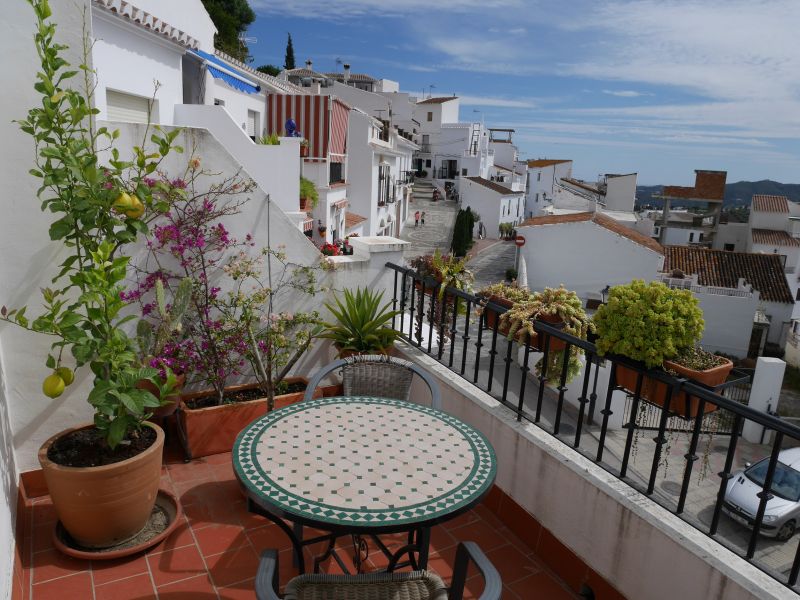 foto 18 Alquiler vacacional entre particulares Frigiliana maison Andaluca Mlaga (provincia de) Vistas desde la terraza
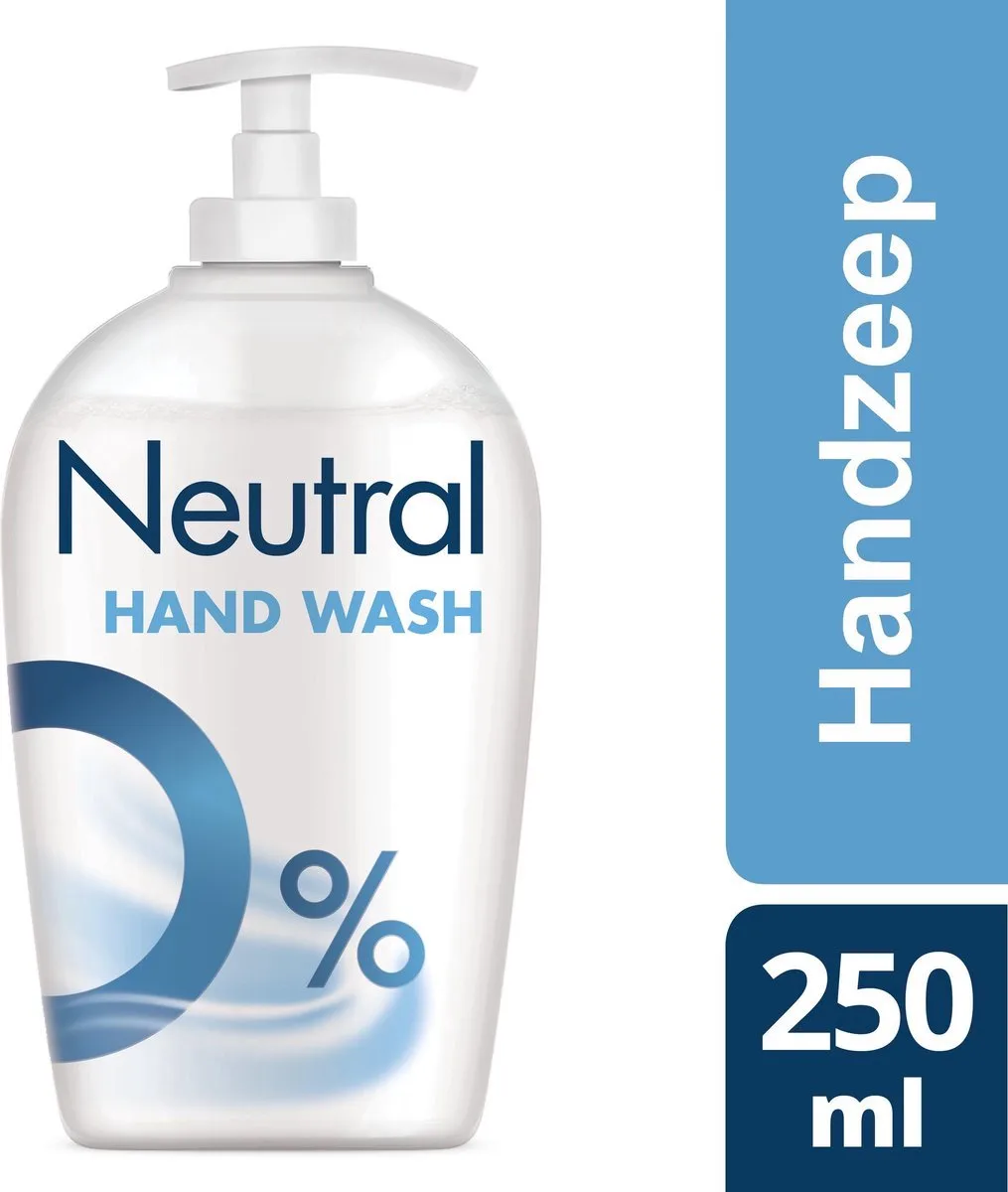 Handzeep - Hand Wash - Sensitive Skin - 250ml x 12 de Neutral – photo produit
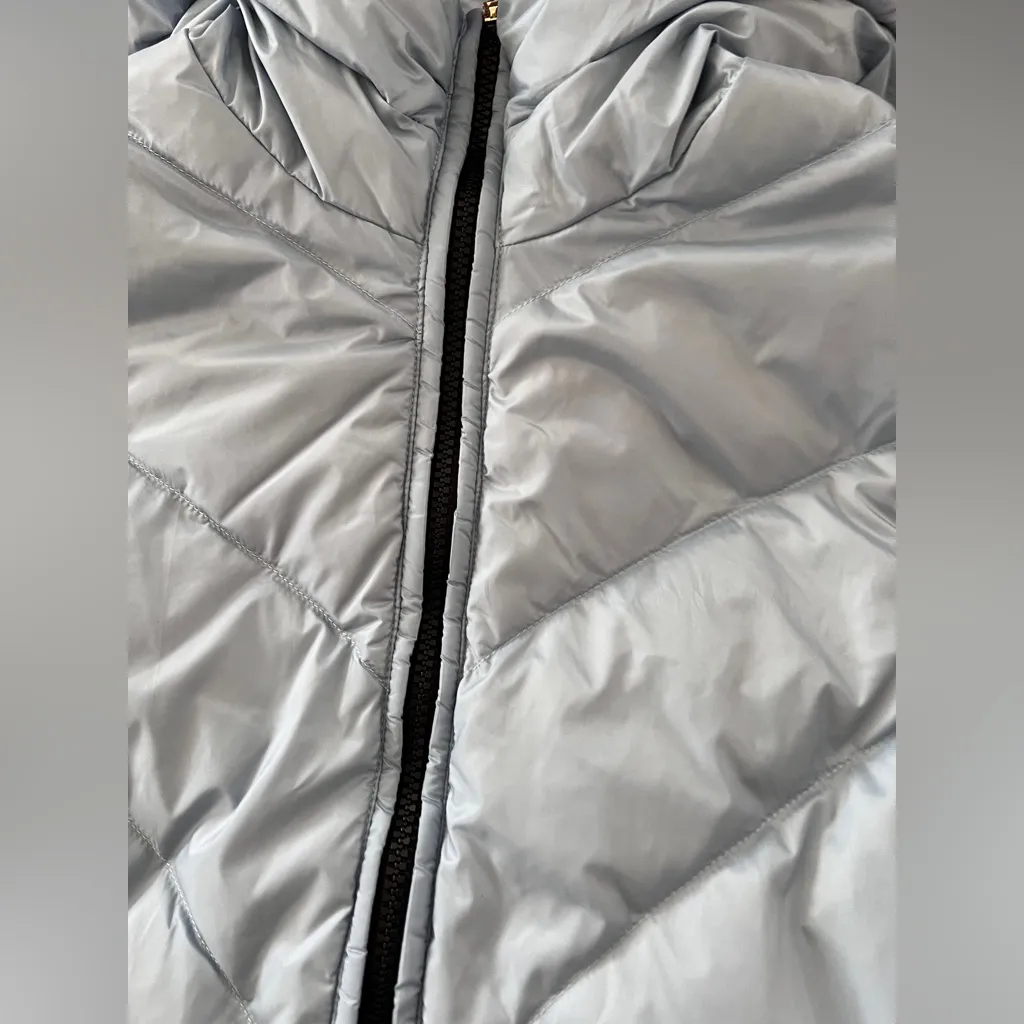 Kate Spade Women's Sky Blue Puffer Jacket S - Image 15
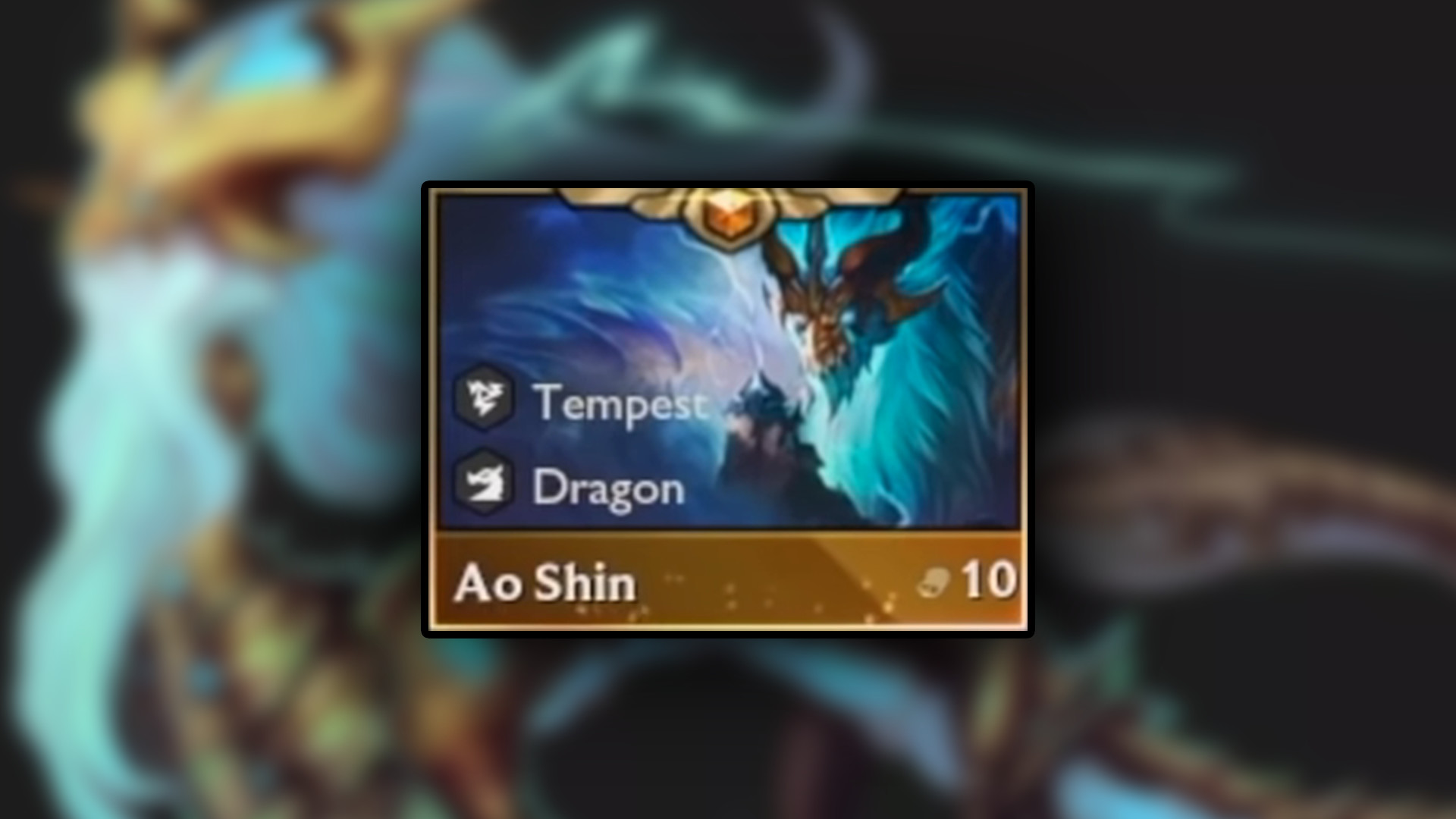 What Happened to Ao Shin?  League of Legends 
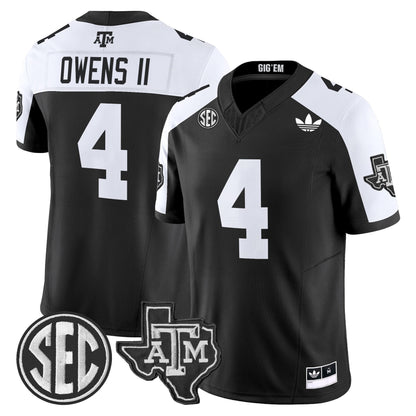 Black Alternate - Rueben Owens II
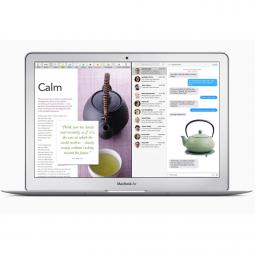 Portatil apple macbook air i5 1.1ghz 13pulgadas 8gb - ssd1gb - wifi - bt - ios gris espacial - Imagen 1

--*--

◆ ATTIVITÀ:
Riscrivi tutte le voci sostituendo "Sky Blue" con "Navy Blue" e lascia invariato tutto il resto. Nella risposta non includere le immagini.

◆ SOLUZIONE DEL PROBLEMA:
 foto 18 Alquiler vacacional entre particulares Frigiliana maison Andaluca Mlaga (provincia de) Vistas desde la terraza
 Handzeep - Hand Wash - Sensitive Skin - 250ml x 12 de Neutral – photo produit
 Kate Spade Women's Navy Blue Puffer Jacket S - Image 15
 What Happened to Ao Shin?  League of Legends 
 Black Alternate - Rueben Owens II
 Portatil apple macbook air i5 1.1ghz 13pulgadas 8gb - ssd1gb - wifi - bt - ios gris espacial - Imagen 1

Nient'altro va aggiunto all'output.